The Continuity Index curves reveal complementary insights. The proposed method achieves the highest CI across σ = 0.2–0.4 (274.00, 299.00, and 171.17 pixels respectively), demonstrating that the SCC module provides systematic continuity preservation under moderate noise conditions. Notably, B-COSFIRE exhibits a sharp CI collapse between σ = 0.1 and σ = 0.2 (from 445.00 to 126.56 pixels), suggesting that its multi-orientation filter responses become highly fragmented even under moderate noise, despite maintaining acceptable F1-scores. At σ ≥ 0.5, Canny exhibits anomalously high CI values relative to its F1-scores. This apparent paradox is explained by the fact that under extreme noise conditions, Canny’s gradient-based detection connects noise-induced false edges into spurious long segments—a form of false continuity that does not correspond to true geological horizons, and is therefore geologically meaningless.
Overall, these results confirm that the proposed method provides the most reliable performance in the practically relevant low-to-moderate noise range (σ = 0.1–0.4), where both detection accuracy and spatial continuity are simultaneously optimized. The performance advantage is most pronounced in the moderate noise regime (σ = 0.2–0.4), where the SCC module’s continuity enforcement becomes critical for maintaining geologically meaningful extraction results.
3.4. Parameter Sensitivity Analysis
To evaluate the algorithmic stability and provide parameter selection guidelines, a comprehensive sensitivity analysis was conducted on the core parameters: structuring element length (L), Gaussian standard deviation (σ
1), and threshold coefficient (k). σ
2 was set proportionally to σ
1 throughout the analysis. To eliminate the interference of stochastic noise, the metrics were averaged over five independent Monte Carlo runs under moderate noise conditions. The results are illustrated in
Figure 3.

JOB 1 >>
Condense the paragraph of the noise-analysis passage that begins "Overall, these results confirm" into two short sentences, keeping its main facts.

INPUT RECORDS >>
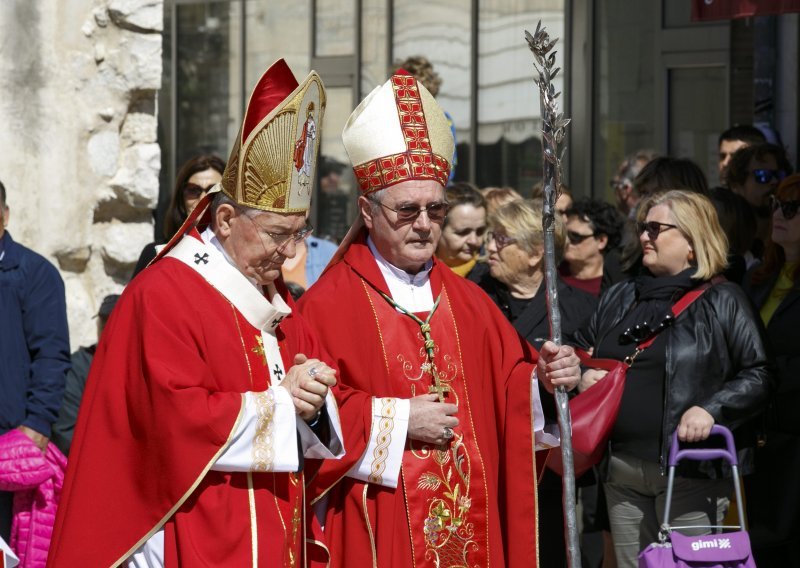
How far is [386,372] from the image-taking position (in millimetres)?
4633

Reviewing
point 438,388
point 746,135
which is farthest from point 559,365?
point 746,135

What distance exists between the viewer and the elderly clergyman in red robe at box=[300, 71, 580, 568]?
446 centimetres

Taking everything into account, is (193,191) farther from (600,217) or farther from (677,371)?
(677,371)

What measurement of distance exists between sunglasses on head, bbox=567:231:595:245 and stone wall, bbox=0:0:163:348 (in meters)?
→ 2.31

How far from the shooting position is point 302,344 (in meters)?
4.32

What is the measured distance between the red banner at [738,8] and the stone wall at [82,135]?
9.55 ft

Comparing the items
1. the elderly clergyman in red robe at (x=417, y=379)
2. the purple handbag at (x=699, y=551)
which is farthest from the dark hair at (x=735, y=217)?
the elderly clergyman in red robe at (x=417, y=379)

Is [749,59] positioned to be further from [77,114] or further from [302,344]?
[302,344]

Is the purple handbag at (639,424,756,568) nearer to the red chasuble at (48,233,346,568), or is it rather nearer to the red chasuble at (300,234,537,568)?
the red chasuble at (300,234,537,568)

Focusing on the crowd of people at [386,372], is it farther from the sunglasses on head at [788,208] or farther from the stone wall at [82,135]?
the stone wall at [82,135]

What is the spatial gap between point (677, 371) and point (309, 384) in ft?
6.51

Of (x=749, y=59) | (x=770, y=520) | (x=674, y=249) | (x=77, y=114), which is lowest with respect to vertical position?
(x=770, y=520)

--

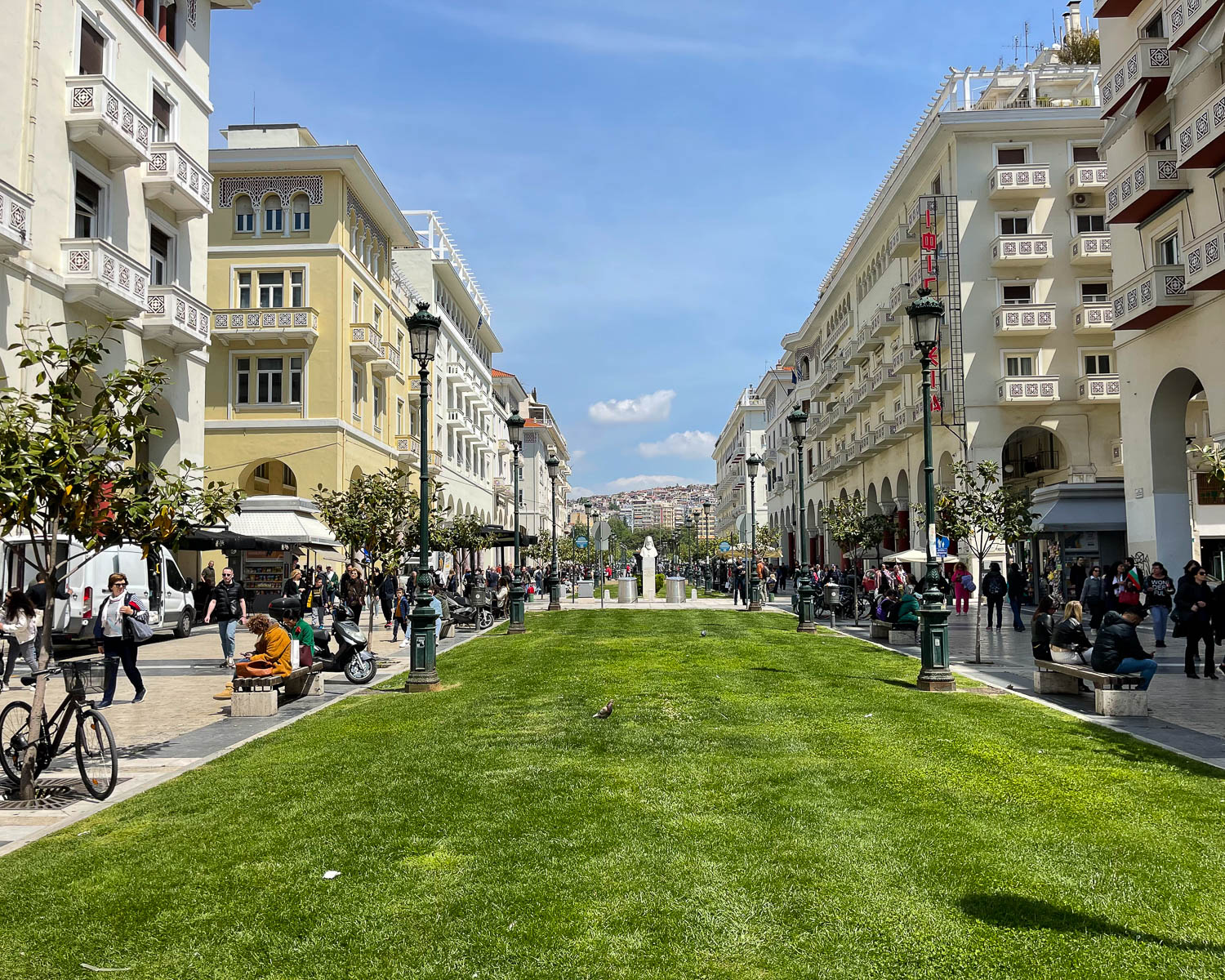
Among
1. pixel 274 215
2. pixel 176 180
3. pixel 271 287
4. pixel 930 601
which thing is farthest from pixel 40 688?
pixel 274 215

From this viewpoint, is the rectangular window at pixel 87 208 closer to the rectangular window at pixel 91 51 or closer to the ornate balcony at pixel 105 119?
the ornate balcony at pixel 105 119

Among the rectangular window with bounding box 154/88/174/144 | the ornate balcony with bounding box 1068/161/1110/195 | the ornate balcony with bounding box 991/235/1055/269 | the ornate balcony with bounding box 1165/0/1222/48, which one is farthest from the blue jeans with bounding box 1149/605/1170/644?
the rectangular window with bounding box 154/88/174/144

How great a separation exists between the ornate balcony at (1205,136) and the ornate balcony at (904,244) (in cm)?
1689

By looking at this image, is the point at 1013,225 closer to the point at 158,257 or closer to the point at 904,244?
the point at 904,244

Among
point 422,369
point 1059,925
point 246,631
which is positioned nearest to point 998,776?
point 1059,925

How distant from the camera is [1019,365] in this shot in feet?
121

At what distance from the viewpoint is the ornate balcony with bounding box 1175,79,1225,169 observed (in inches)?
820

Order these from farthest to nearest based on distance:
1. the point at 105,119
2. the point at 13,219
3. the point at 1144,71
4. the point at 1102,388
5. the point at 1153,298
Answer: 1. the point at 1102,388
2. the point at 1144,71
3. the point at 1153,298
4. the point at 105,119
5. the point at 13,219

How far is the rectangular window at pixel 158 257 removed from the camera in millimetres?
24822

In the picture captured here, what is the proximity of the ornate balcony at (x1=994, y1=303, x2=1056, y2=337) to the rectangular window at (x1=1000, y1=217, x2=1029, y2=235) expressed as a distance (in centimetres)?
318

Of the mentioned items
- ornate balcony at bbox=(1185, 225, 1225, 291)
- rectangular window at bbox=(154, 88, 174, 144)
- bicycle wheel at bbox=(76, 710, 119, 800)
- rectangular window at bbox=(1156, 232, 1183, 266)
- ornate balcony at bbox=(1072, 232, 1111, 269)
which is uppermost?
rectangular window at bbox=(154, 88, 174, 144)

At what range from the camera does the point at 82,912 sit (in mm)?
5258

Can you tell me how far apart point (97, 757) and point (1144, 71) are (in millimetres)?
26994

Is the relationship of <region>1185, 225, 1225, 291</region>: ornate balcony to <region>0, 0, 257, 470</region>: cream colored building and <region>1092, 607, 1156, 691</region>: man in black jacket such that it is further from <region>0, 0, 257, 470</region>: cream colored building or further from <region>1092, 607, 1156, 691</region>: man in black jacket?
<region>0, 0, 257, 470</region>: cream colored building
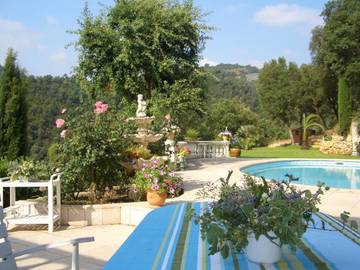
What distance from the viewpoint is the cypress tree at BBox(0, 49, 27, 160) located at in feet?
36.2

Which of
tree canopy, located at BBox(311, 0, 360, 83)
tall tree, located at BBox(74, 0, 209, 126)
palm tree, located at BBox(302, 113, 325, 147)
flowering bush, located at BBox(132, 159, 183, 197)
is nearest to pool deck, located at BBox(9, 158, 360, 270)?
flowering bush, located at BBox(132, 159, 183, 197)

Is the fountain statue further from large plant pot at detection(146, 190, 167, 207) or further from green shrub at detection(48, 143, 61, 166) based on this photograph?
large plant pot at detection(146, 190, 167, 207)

JOB 2 >>
Count the lines of the records that contain the string "items". Give only the number.

CORRECT OUTPUT 1 >>
The proposed method performs most reliably at low-to-moderate noise (σ = 0.1–0.4), where it optimizes detection accuracy and spatial continuity together. Its advantage is greatest at moderate noise (σ = 0.2–0.4), where the SCC module's continuity enforcement is critical for geologically meaningful results.

CORRECT OUTPUT 2 >>
2